鈴木ヒラクは1978年生まれ。「ドローイング」を絵画と言語のあいだに位置づけ、平面・彫刻・インスタレーション・壁画・映像・パフォーマンスなど多様な媒体を横断しながら、その定義が導く新たな表現の可能性を探求している。光を反射する素材を多用する彼のインターメディア的アプローチは、変化する現代の環境から文字や記号の断片を掘り起こし、それらを再構成して時空間に管状の線を生成する—彼が「もうひとつの考古学」と呼ぶ—方法に根ざしている。洞窟壁画、楽譜、都市交通、植物、鉱物、天文現象など、世界に遍在する線の形態をアーカイブし、身体を媒介として再構築することで、鈴木は「ドローイング」を宇宙的な視点から再解釈し、その概念を拡張することを試みている。
主な個展に『今日の発掘』群馬県立近代美術館(群馬、2023年)がある他、グループ展に『MOTアニュアル2019 Echo after Echo:仮の声、新しい影』東京都現代美術館(東京、2019年)、『BOOM』MOCO Panacée (フランス、2019年)、『Very Addictive』銀川現代美術館 (中国、2016年)、『ソンエリュミエール、そして叡智』金沢21世紀美術館(石川、2013年)、『六本木クロッシング 2010展:芸術は可能か?』森美術館 (東京、2010年)などがある。作品は東京都現代美術館、金沢21世紀美術館の他、アニエスベー・コレクション(フランス)やロンドン芸術大学(イギリス)などに収蔵されている。
2016年よりドローイング研究のプラットフォーム『Drawing Tube』を主宰。音楽家や詩人らとの協働やパブリックアートも数多く手がける。作品集に『SILVER MARKER―Drawing as Excavating』(HeHe、2020年)など、著書に『ドローイング 点・線・面からチューブへ』(左右社、2023年)がある。

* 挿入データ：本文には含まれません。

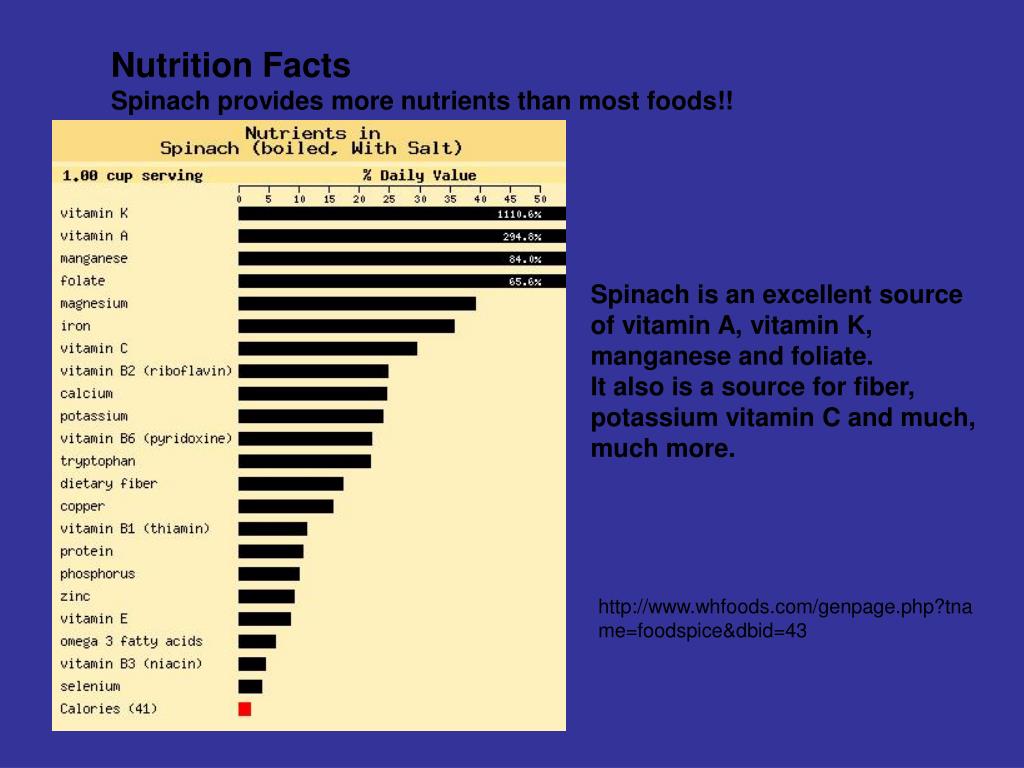 Nutrition Facts
Spinach provides more nutrients than most foods!!

Nutrients in
Spinach (boiled, With Salt)

1.00 cup serving
% Daily Value

0 5 10 15 20 25 30 35 40 45 50

vitamin K 1110.6%
vitamin A 294.8%
manganese 84.0%
folate 65.6%
magnesium
iron
vitamin C
vitamin B2 (riboflavin)
calcium
potassium
vitamin B6 (pyridoxine)
tryptophan
dietary fiber
copper
vitamin B1 (thiamin)
protein
phosphorus
zinc
vitamin E
omega 3 fatty acids
vitamin B3 (niacin)
selenium
Calories (41)

Spinach is an excellent source of vitamin A, vitamin K, manganese and foliate.
It also is a source for fiber, potassium vitamin C and much, much more.

http://www.whfoods.com/genpage.php?tname=foodspice&dbid=43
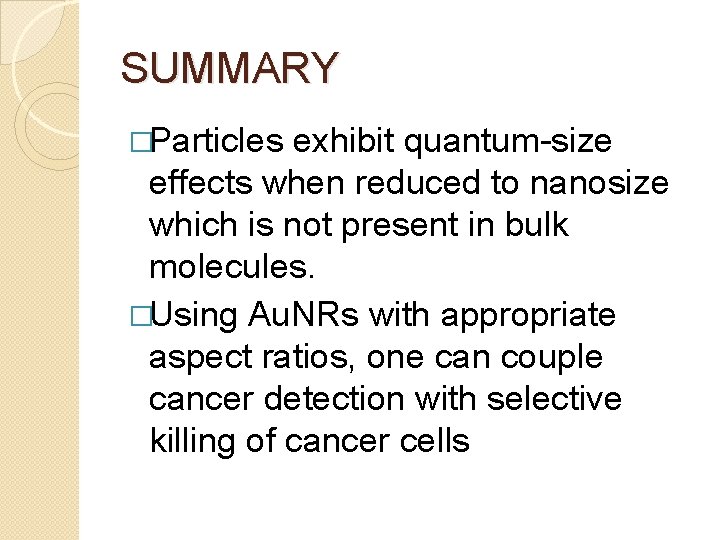 SUMMARY

□Particles exhibit quantum-size effects when reduced to nanosize which is not present in bulk molecules.

□Using AuNRs with appropriate aspect ratios, one can couple cancer detection with selective killing of cancer cells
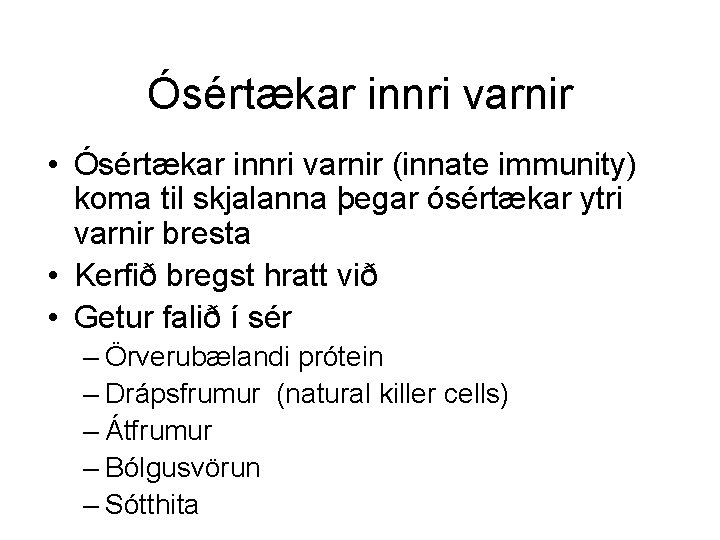 Ósértækar innri varnir

• Ósértækar innri varnir (innate immunity) koma til skjalanna þegar ósértækar ytri varnir bresta
• Kerfið bregst hratt við
• Getur falið í sér
  – Örverubælandi prótein
  – Drápsfrumur (natural killer cells)
  – Átfrumur
  – Bólgusvörun
  – Sótthita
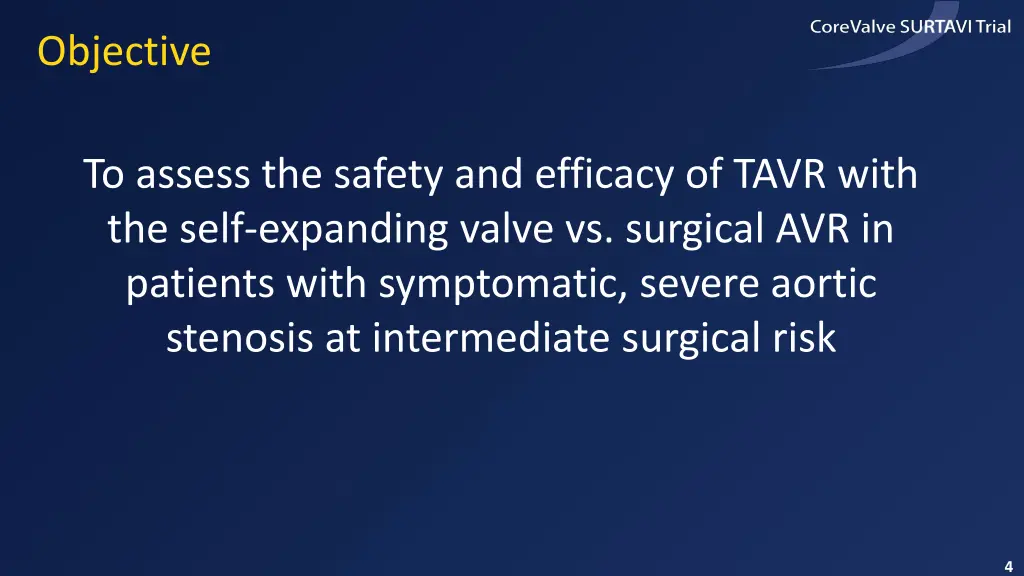 Objective

CoreValve SURTAVI Trial

To assess the safety and efficacy of TAVR with the self-expanding valve vs. surgical AVR in patients with symptomatic, severe aortic stenosis at intermediate surgical risk

4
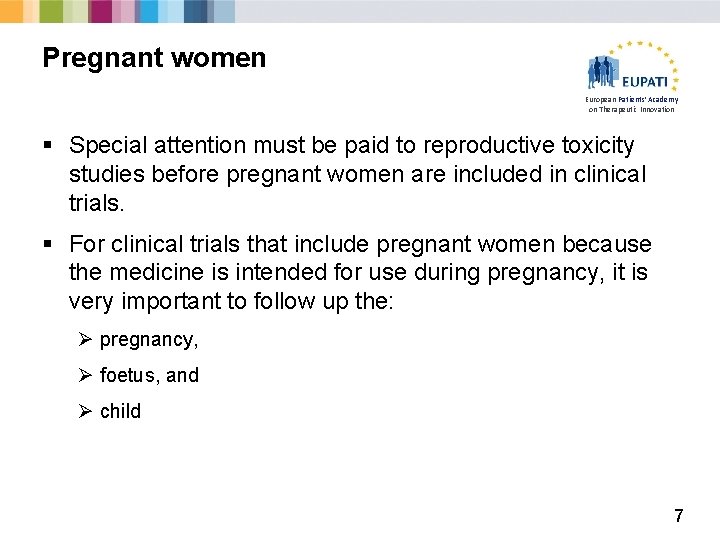 Pregnant women

EUPATI
European Patients' Academy on Therapeutic Innovation

▪ Special attention must be paid to reproductive toxicity studies before pregnant women are included in clinical trials.

▪ For clinical trials that include pregnant women because the medicine is intended for use during pregnancy, it is very important to follow up the:

➢ pregnancy,

➢ foetus, and

➢ child

7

2008年東京芸術大学大学院美術研究科修了。2011年ロンドン芸術大学チェルシー校に滞在後、アジアン・カルチュラル・カウンシル(ACC)の助成によりアメリカに滞在。2012年公益財団法人ポーラ美術振興財団在外研修員としてドイツに滞在。2023年文化庁芸術家在外研修員としてフランスに滞在。2017年The international FID Prize drawing contestグランプリ受賞。2024年第35回タカシマヤ美術賞受賞。